What is being asked. Nothing in the data may be changed; retype all of it.

Start of Records for the task

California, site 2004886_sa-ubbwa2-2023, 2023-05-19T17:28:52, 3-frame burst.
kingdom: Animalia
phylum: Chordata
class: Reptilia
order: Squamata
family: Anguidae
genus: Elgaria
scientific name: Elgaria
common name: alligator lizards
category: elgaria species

End of Records for the task

Answer to the exercise.
California, site 2004886_sa-ubbwa2-2023, 2023-05-19T17:28:52, 3-frame burst.
kingdom: Animalia
phylum: Chordata
class: Reptilia
order: Squamata
family: Anguidae
genus: Elgaria
scientific name: Elgaria
common name: alligator lizards
category: elgaria species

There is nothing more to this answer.